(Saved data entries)
* * * * * * *
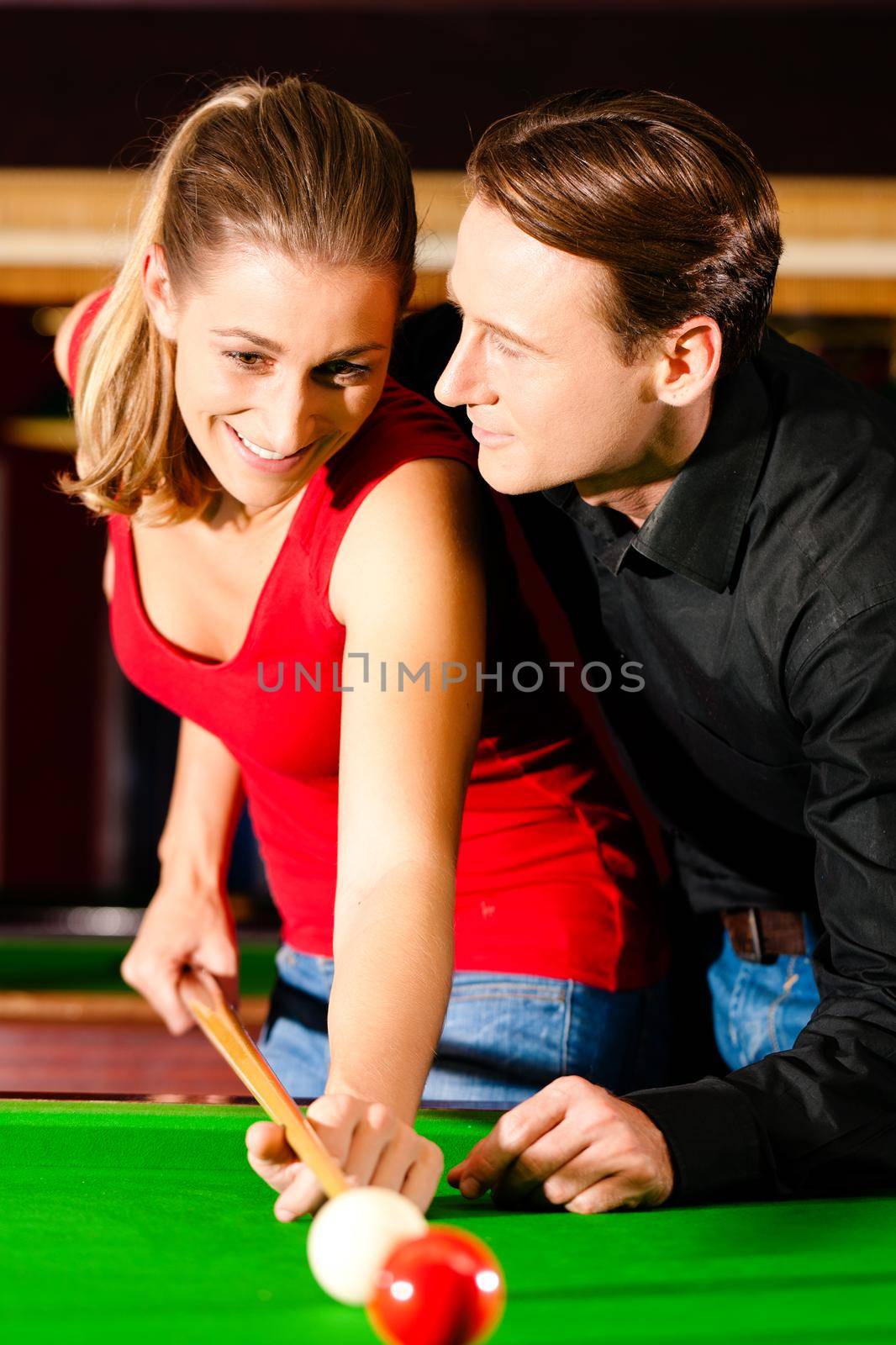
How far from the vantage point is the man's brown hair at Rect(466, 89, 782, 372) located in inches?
58.2

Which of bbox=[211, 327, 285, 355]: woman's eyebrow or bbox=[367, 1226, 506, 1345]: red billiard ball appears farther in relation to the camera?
bbox=[211, 327, 285, 355]: woman's eyebrow

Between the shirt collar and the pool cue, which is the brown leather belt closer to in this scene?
the shirt collar

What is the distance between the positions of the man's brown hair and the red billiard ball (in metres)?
0.96

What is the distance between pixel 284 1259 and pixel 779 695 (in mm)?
791

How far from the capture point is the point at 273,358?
4.87ft

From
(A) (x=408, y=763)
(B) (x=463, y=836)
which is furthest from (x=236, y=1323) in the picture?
(B) (x=463, y=836)

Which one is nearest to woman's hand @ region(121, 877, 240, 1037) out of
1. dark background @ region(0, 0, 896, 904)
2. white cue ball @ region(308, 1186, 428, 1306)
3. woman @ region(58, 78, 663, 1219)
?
woman @ region(58, 78, 663, 1219)

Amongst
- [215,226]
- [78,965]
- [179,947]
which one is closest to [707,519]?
[215,226]

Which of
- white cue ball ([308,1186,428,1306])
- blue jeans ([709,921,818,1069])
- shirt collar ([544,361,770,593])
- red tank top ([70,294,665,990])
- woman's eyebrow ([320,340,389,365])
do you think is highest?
woman's eyebrow ([320,340,389,365])

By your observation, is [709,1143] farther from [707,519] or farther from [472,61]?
[472,61]

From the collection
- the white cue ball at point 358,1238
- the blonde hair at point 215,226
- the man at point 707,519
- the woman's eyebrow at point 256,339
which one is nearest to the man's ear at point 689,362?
the man at point 707,519

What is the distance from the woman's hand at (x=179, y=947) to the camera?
2174 millimetres

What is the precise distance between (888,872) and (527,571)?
0.58 m

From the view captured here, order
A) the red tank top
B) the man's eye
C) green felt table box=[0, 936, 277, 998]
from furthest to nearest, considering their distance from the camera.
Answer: green felt table box=[0, 936, 277, 998] < the red tank top < the man's eye
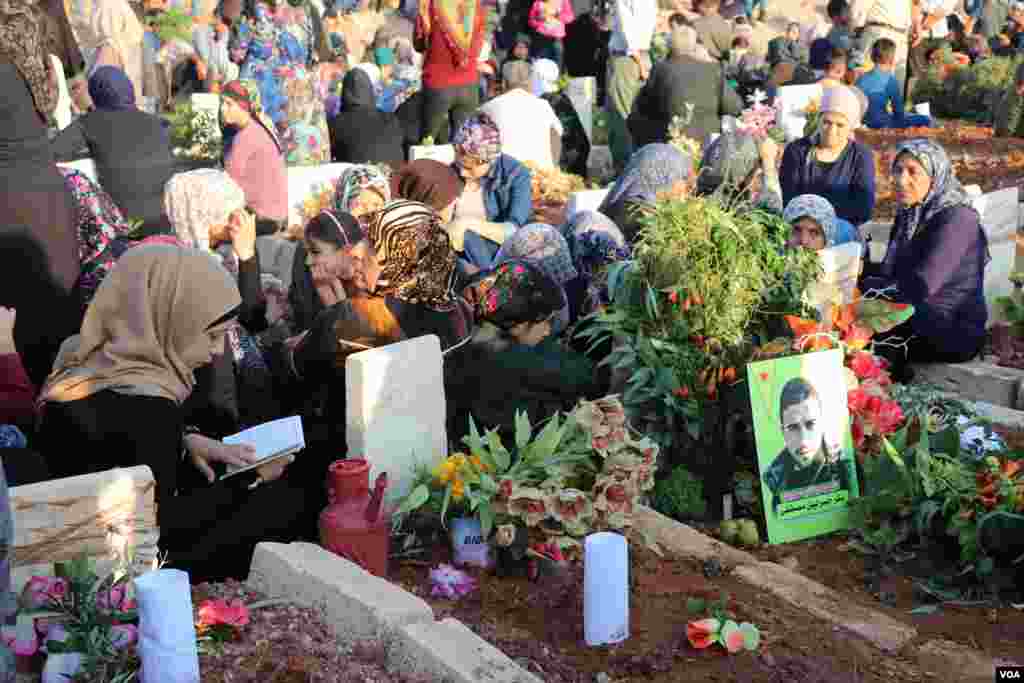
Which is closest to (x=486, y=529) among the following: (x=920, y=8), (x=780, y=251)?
(x=780, y=251)

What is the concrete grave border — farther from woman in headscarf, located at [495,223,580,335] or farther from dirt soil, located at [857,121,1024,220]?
dirt soil, located at [857,121,1024,220]

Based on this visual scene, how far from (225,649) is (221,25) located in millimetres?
12554

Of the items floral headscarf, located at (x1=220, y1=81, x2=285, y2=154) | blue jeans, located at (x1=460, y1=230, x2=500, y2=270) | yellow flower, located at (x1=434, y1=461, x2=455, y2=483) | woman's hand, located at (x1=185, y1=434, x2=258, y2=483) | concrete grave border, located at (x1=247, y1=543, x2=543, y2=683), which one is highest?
floral headscarf, located at (x1=220, y1=81, x2=285, y2=154)

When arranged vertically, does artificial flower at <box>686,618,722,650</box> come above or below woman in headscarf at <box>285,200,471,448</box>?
below

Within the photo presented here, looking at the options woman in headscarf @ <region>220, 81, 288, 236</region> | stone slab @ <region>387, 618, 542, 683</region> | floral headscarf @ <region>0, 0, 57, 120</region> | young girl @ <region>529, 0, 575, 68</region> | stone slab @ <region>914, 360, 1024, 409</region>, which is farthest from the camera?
young girl @ <region>529, 0, 575, 68</region>

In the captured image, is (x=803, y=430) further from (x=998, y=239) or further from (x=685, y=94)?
(x=685, y=94)

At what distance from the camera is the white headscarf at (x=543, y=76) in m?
13.0

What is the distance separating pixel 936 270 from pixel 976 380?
0.61 meters

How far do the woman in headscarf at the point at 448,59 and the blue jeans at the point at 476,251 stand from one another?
11.5ft

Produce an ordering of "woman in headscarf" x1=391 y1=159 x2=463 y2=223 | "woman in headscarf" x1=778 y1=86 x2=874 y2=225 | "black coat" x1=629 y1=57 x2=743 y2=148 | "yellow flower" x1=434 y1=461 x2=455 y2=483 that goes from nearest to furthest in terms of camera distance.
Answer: "yellow flower" x1=434 y1=461 x2=455 y2=483, "woman in headscarf" x1=391 y1=159 x2=463 y2=223, "woman in headscarf" x1=778 y1=86 x2=874 y2=225, "black coat" x1=629 y1=57 x2=743 y2=148

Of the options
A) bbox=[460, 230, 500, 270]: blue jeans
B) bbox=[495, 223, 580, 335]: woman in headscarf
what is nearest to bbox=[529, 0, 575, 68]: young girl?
bbox=[460, 230, 500, 270]: blue jeans

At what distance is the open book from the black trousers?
646 centimetres

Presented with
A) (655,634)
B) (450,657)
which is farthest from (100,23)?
(450,657)

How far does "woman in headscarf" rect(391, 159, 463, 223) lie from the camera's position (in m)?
6.71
* * * * * * *
> **Task details**:
Quote every line word for word and keep the images out of the copy.

> **Written reply**:
How far from the vantage point is the man's brown hair at Rect(466, 89, 782, 372) located in inches?
58.2

Which of bbox=[211, 327, 285, 355]: woman's eyebrow or bbox=[367, 1226, 506, 1345]: red billiard ball appears farther in relation to the camera?
bbox=[211, 327, 285, 355]: woman's eyebrow

Between the shirt collar and the pool cue, which is the brown leather belt closer to in this scene?
the shirt collar

What is the distance between the positions of the man's brown hair and the red billiard ball (in metres)?
0.96

What is the distance between pixel 284 1259 and pixel 779 695 (in mm)?
791

How far from the capture point is the point at 273,358?
4.87ft

From
(A) (x=408, y=763)
(B) (x=463, y=836)
which is furthest from (x=236, y=1323) in the picture?
(B) (x=463, y=836)

Which one is nearest to woman's hand @ region(121, 877, 240, 1037) out of
1. dark background @ region(0, 0, 896, 904)
2. white cue ball @ region(308, 1186, 428, 1306)
3. woman @ region(58, 78, 663, 1219)
?
woman @ region(58, 78, 663, 1219)

Amongst
- [215,226]
- [78,965]
- [179,947]
which one is closest to [707,519]?
[215,226]

Which of
- white cue ball ([308,1186,428,1306])
- blue jeans ([709,921,818,1069])
- shirt collar ([544,361,770,593])
- red tank top ([70,294,665,990])
- woman's eyebrow ([320,340,389,365])
do you think is highest?
woman's eyebrow ([320,340,389,365])

By your observation, is [709,1143] farther from [707,519] or farther from [472,61]?
[472,61]

From the collection
- the white cue ball at point 358,1238
- the blonde hair at point 215,226
- the man at point 707,519
- the woman's eyebrow at point 256,339
which one is nearest to the man's ear at point 689,362?
the man at point 707,519

What is the distance from the woman's hand at (x=179, y=947) to the camera?
2174 millimetres

What is the precise distance between (888,872) and (527,571)?
0.58 m

From the view captured here, order
A) the red tank top
B) the man's eye
C) green felt table box=[0, 936, 277, 998]
from furthest to nearest, considering their distance from the camera.
Answer: green felt table box=[0, 936, 277, 998] < the red tank top < the man's eye
Which is closest to (x=486, y=529) among the following: (x=920, y=8), (x=780, y=251)?
(x=780, y=251)

What is the concrete grave border — farther from woman in headscarf, located at [495,223,580,335] or farther from dirt soil, located at [857,121,1024,220]?
dirt soil, located at [857,121,1024,220]

Based on this visual scene, how far from (225,649) is (221,25) located in millimetres?
12554

Of the items floral headscarf, located at (x1=220, y1=81, x2=285, y2=154) | blue jeans, located at (x1=460, y1=230, x2=500, y2=270) | yellow flower, located at (x1=434, y1=461, x2=455, y2=483) | woman's hand, located at (x1=185, y1=434, x2=258, y2=483) | concrete grave border, located at (x1=247, y1=543, x2=543, y2=683), which one is highest?
floral headscarf, located at (x1=220, y1=81, x2=285, y2=154)

When arranged vertically, does artificial flower at <box>686,618,722,650</box> come above or below woman in headscarf at <box>285,200,471,448</box>?
below

Within the photo presented here, looking at the options woman in headscarf @ <region>220, 81, 288, 236</region> | stone slab @ <region>387, 618, 542, 683</region> | floral headscarf @ <region>0, 0, 57, 120</region> | young girl @ <region>529, 0, 575, 68</region> | stone slab @ <region>914, 360, 1024, 409</region>, which is farthest from the camera?
young girl @ <region>529, 0, 575, 68</region>

In the captured image, is (x=803, y=430) further from (x=998, y=239) or further from (x=685, y=94)?
(x=685, y=94)

At what distance from the camera is the white headscarf at (x=543, y=76) in m?
13.0

What is the distance separating pixel 936 270 from pixel 976 380?
0.61 meters

How far do the woman in headscarf at the point at 448,59 and the blue jeans at the point at 476,251 stand from one another?
11.5ft

Produce an ordering of "woman in headscarf" x1=391 y1=159 x2=463 y2=223 | "woman in headscarf" x1=778 y1=86 x2=874 y2=225 | "black coat" x1=629 y1=57 x2=743 y2=148 | "yellow flower" x1=434 y1=461 x2=455 y2=483 that goes from nearest to furthest in terms of camera distance.
Answer: "yellow flower" x1=434 y1=461 x2=455 y2=483, "woman in headscarf" x1=391 y1=159 x2=463 y2=223, "woman in headscarf" x1=778 y1=86 x2=874 y2=225, "black coat" x1=629 y1=57 x2=743 y2=148

Of the options
A) bbox=[460, 230, 500, 270]: blue jeans
B) bbox=[495, 223, 580, 335]: woman in headscarf
what is nearest to bbox=[529, 0, 575, 68]: young girl?
bbox=[460, 230, 500, 270]: blue jeans

At what distance is the open book from the black trousers?
646 centimetres

Presented with
A) (655,634)
B) (450,657)
which is farthest from (100,23)?
(450,657)

How far does "woman in headscarf" rect(391, 159, 463, 223) lie from the camera's position (in m)?
6.71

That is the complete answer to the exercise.